= Daniel Goode =

American classical composer

Daniel Goode (born January 24, 1936) is an American composer and clarinetist.

Daniel Goode was born in New York City. After graduating in 1957 from Oberlin College, he studied composition at Columbia University with Henry Cowell and Otto Luening, receiving an MA 1962. He pursued further studies at the University of San Diego with Pauline Oliveros and Kenneth Gaburo (Benary and Sandow 2001).

Goode's works show influence from several sources, including bird song, Cape Breton fiddling, drone, Indonesian gamelan music, and minimal music (specifically music as a gradual process).
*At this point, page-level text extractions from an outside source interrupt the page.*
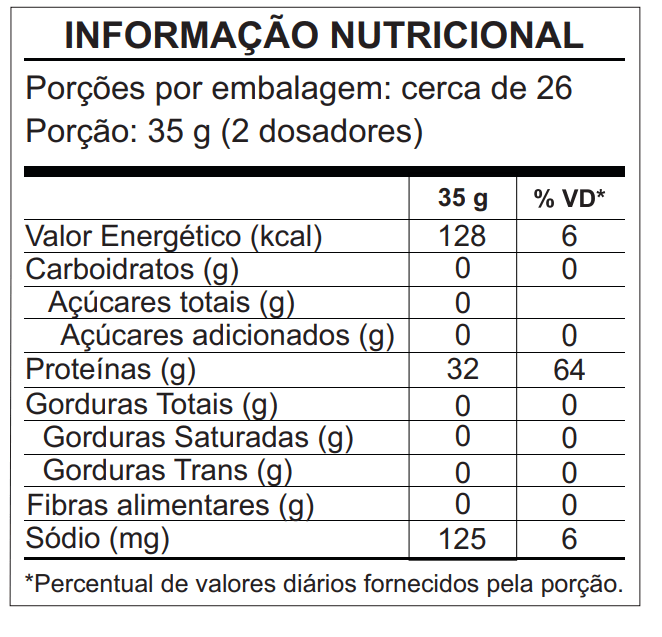 INFORMAÇÃO NUTRICIONAL

Porções por embalagem: cerca de 26
Porção: 35 g (2 dosadores)

| | 35 g | % VD* |
|---|---|---|
| Valor Energético (kcal) | 128 | 6 |
| Carboidratos (g) | 0 | 0 |
| Açúcares totais (g) | 0 | |
| Açúcares adicionados (g) | 0 | 0 |
| Proteínas (g) | 32 | 64 |
| Gorduras Totais (g) | 0 | 0 |
| Gorduras Saturadas (g) | 0 | 0 |
| Gorduras Trans (g) | 0 | 0 |
| Fibras alimentares (g) | 0 | 0 |
| Sódio (mg) | 125 | 6 |

*Percentual de valores diários fornecidos pela porção.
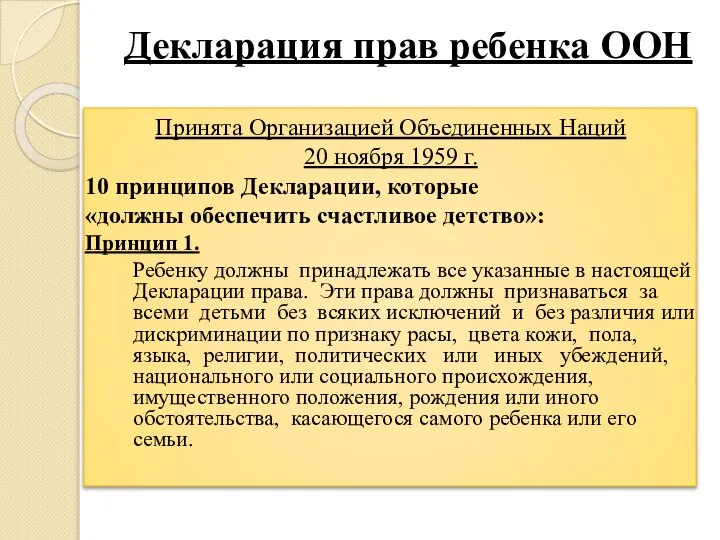 Декларация прав ребенка ООН

Принята Организацией Объединенных Наций
20 ноября 1959 г.

10 принципов Декларации, которые «должны обеспечить счастливое детство»:

Принцип 1.

Ребенку должны принадлежать все указанные в настоящей Декларации права. Эти права должны признаваться за всеми детьми без всяких исключений и без различия или дискриминации по признаку расы, цвета кожи, пола, языка, религии, политических или иных убеждений, национального или социального происхождения, имущественного положения, рождения или иного обстоятельства, касающегося самого ребенка или его семьи.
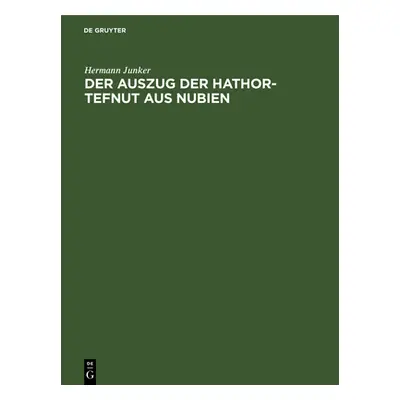 DE GRUYTER

Hermann Junker

DER AUSZUG DER HATHOR-TEFNUT AUS NUBIEN

DE G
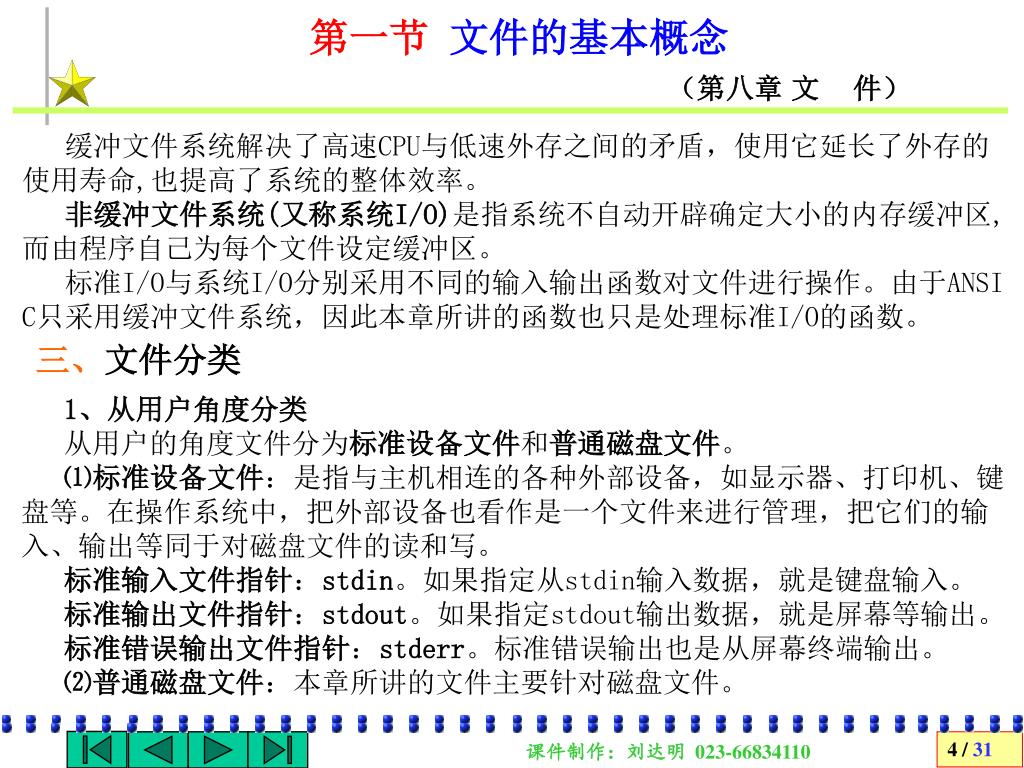 第一节 文件的基本概念

（第八章 文 件）

缓冲文件系统解决了高速CPU与低速外存之间的矛盾，使用它延长了外存的使用寿命,也提高了系统的整体效率。

非缓冲文件系统(又称系统I/O)是指系统不自动开辟确定大小的内存缓冲区，而由程序自己为每个文件设定缓冲区。

标准I/O与系统I/O分别采用不同的输入输出函数对文件进行操作。由于ANSI C只采用缓冲文件系统，因此本章所讲的函数也只是处理标准I/O的函数。

三、文件分类

1、从用户角度分类

从用户的角度文件分为标准设备文件和普通磁盘文件。

⑴标准设备文件：是指与主机相连的各种外部设备，如显示器、打印机、键盘等。在操作系统中，把外部设备也看作是一个文件来进行管理，把它们的输入、输出等同于对磁盘文件的读和写。

标准输入文件指针：stdin。如果指定从stdin输入数据，就是键盘输入。

标准输出文件指针：stdout。如果指定stdout输出数据，就是屏幕等输出。

标准错误输出文件指针：stderr。标准错误输出也是从屏幕终端输出。

⑵普通磁盘文件：本章所讲的文件主要针对磁盘文件。

课件制作：刘达明 023-66834110

4 / 31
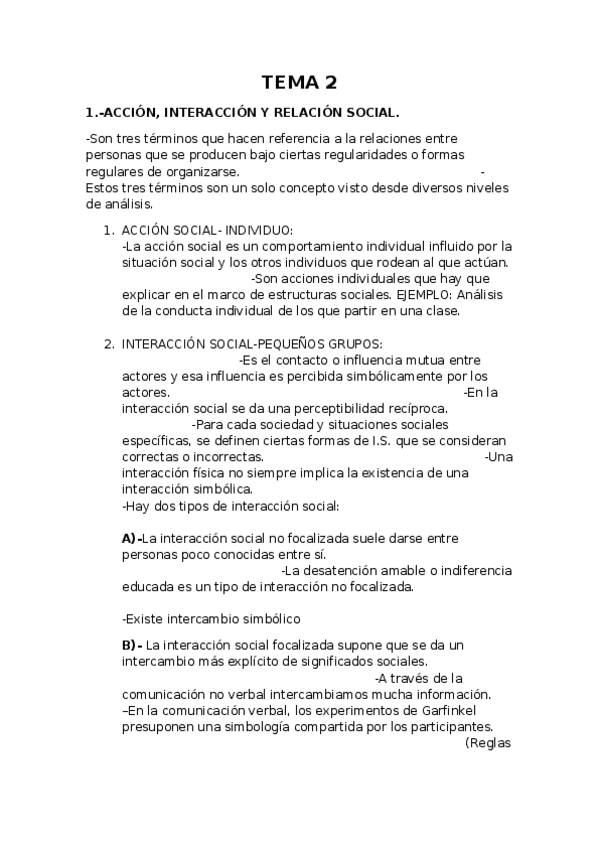 TEMA 2

1.-ACCIÓN, INTERACCIÓN Y RELACIÓN SOCIAL.

-Son tres términos que hacen referencia a la relaciones entre personas que se producen bajo ciertas regularidades o formas regulares de organizarse. -Estos tres términos son un solo concepto visto desde diversos niveles de análisis.

1. ACCIÓN SOCIAL- INDIVIDUO:
-La acción social es un comportamiento individual influido por la situación social y los otros individuos que rodean al que actúan. -Son acciones individuales que hay que explicar en el marco de estructuras sociales. EJEMPLO: Análisis de la conducta individual de los que partir en una clase.

2. INTERACCIÓN SOCIAL-PEQUEÑOS GRUPOS:
-Es el contacto o influencia mutua entre actores y esa influencia es percibida simbólicamente por los actores. -En la interacción social se da una perceptibilidad recíproca. -Para cada sociedad y situaciones sociales específicas, se definen ciertas formas de I.S. que se consideran correctas o incorrectas. -Una interacción física no siempre implica la existencia de una interacción simbólica.
-Hay dos tipos de interacción social:

A)-La interacción social no focalizada suele darse entre personas poco conocidas entre sí. -La desatención amable o indiferencia educada es un tipo de interacción no focalizada.

-Existe intercambio simbólico

B)- La interacción social focalizada supone que se da un intercambio más explícito de significados sociales. -A través de la comunicación no verbal intercambiamos mucha información.
–En la comunicación verbal, los experimentos de Garfinkel presuponen una simbología compartida por los participantes. (Reglas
Often two or more of these elements are combined in a single composition.

Goode created and served as Director of the Electronic Music Studio of Livingston College, Rutgers University from 1971 to 1998 and is co-director of the DownTown Ensemble which he co-founded in New York in 1983 (Benary and Sandow 2001). As a clarinetist he is proficient in the technique of circular breathing, which he uses frequently in performances with the group.

Since 1976, Goode has been a member of Gamelan Son of Lion, a Javanese-style iron gamelan ensemble dedicated to new music, for which he has composed many works. He has developed a special keyless clarinet made from a length of plastic pipe that allows him to play in the Indonesian slendro tuning system, which he plays with the group on occasion.

His works are published by Frog Peak Music and Theodore Presser.